1.
Já passaram os dias suficientes pelo episódio do croquete e da salada russa. E também pelo fim desta frágil edição do Rock in Rio.
Posso escrever sem a pressão dos milhares de memes e dos milhões de partilhas nas redes sociais de velhos e novos. Não houve quem não gozasse o prato.
O assunto não tem muita importância. Em todas as organizações há quem tenha excesso de zelo, gente que não consegue ter poder – mesmo que seja o de levantar uma cancela ou de vigiar a mesa das “sandochas”.
2.
Quero, ainda assim, dizer duas coisas a Sónia Tavares.
Uma mulher forte, com uma voz ainda mais forte e que, juntamente com o excelente Nuno Gonçalves, soube encontrar um espaço na música e na cultura portuguesa que não era óbvio para quem vive fora de Lisboa ou do Porto.
Os Gift chegaram de Alcobaça e ocuparam um lugar por mérito e talento.
3.
Mas Sónia precisa de ter cuidado.
A fama, seja isso o que for e em que dimensão for, é fácil de desbaratar. Podemos precisar de uma vida para construir um castelo, mas duas ou três más decisões são suficientes para desmoronar uma fortaleza que achávamos inexpugnável.
A Sónia pode ter razão para estar chateada com um episódio triste, no entanto o seu vídeo de denúncia foi e é assustador. Pode ter sido para gozar, pode ter sido feito na ideia de provocar o que há de surrealista na situação, mas é quase impossível vê-lo até ao fim, sobretudo para quem gosta do que ela faz, do modo como interpreta, do que nos tem deixado.
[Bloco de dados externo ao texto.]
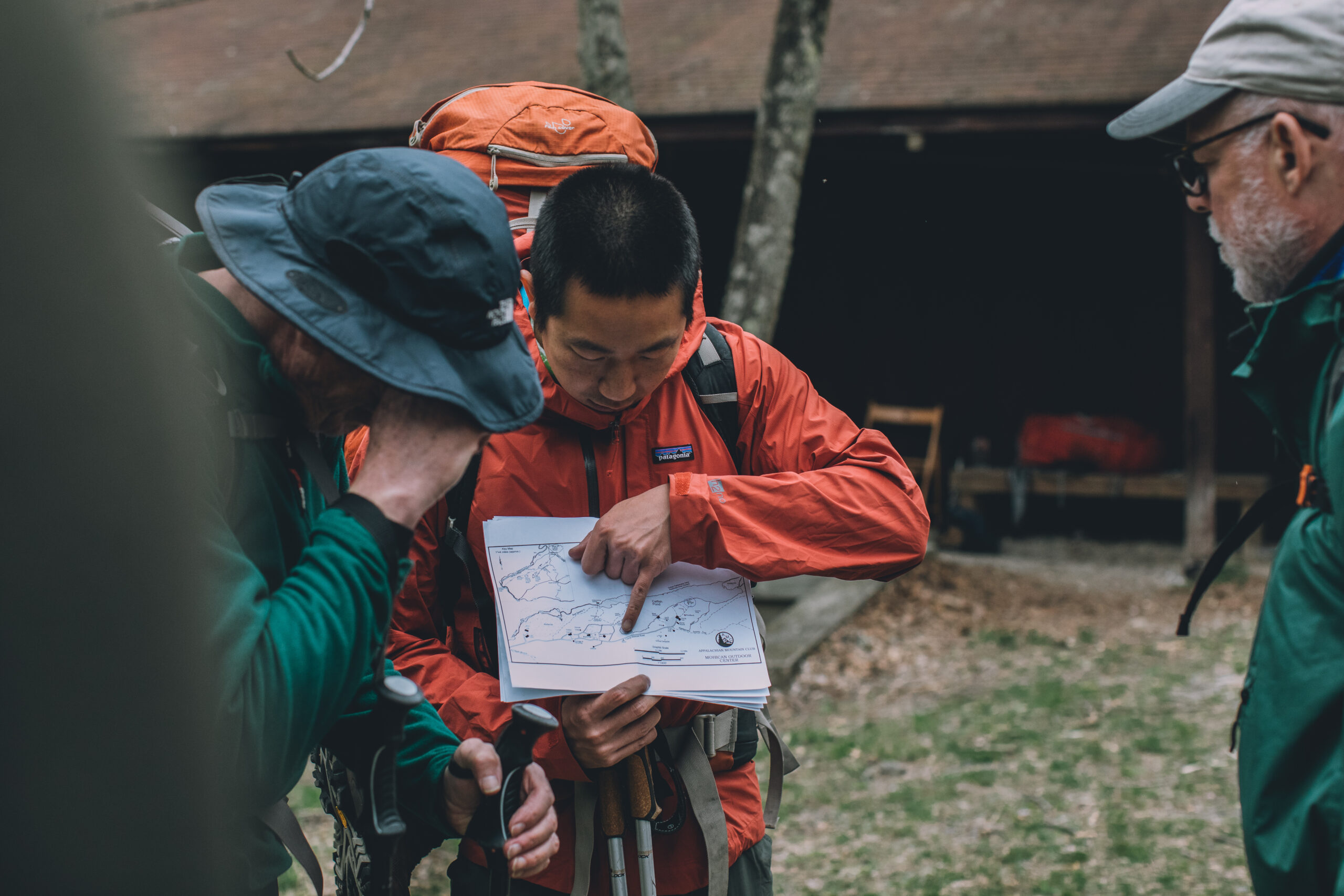 Person pointing to map and giving directions to fellow hikers.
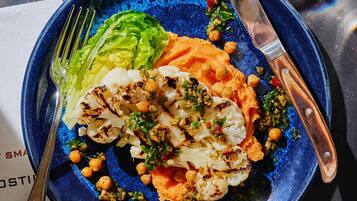 Een bord eten met gegrilde bloemkool, kikkererwten en een salade.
É uma estrela rock, tudo bem.
Por isso, jamais escreveria este parágrafo se não tivesse acontecido uma outra coisa bastante mais grave.
4.
A propósito das campanhas de marketing e dos comentários a pretexto do croquete, a vocalista dos Gift escreveu isto nas redes sociais.
Passo a citar:
“A vossa amigalhaça vem por este meio comunicar que é uma bacana, mas que se houver mais alguma campanha de marketing, ou publicidade e serviços à conta da sua imagem, sem autorização prévia, começa a avançar com processos judiciais. Se a criatividade é escassa, vejam mais filmes, vão a museus, ouçam boa música, que o croquete já tem ranço”.
Certamente que Sónia Tavares não pode ter pensado antes de escrever o que escreveu.
Ameaçar de processo empresas por aproveitarem o “croquete” em campanhas de marketing?
Que coisa feia!
Além da intolerância e da falta de sentido de humor, próprias de gente e ideias que devem ser combatidas, Sónia revelou o quanto está dentro de uma bolha e um bocadinho fora da realidade.
Estou aliás particularmente à vontade pois defendi-a quando alguns a acusaram de se aproveitar da figura e dos fados de Amália Rodrigues para vender discos.
O assunto era diferente, mas a retórica era a mesma.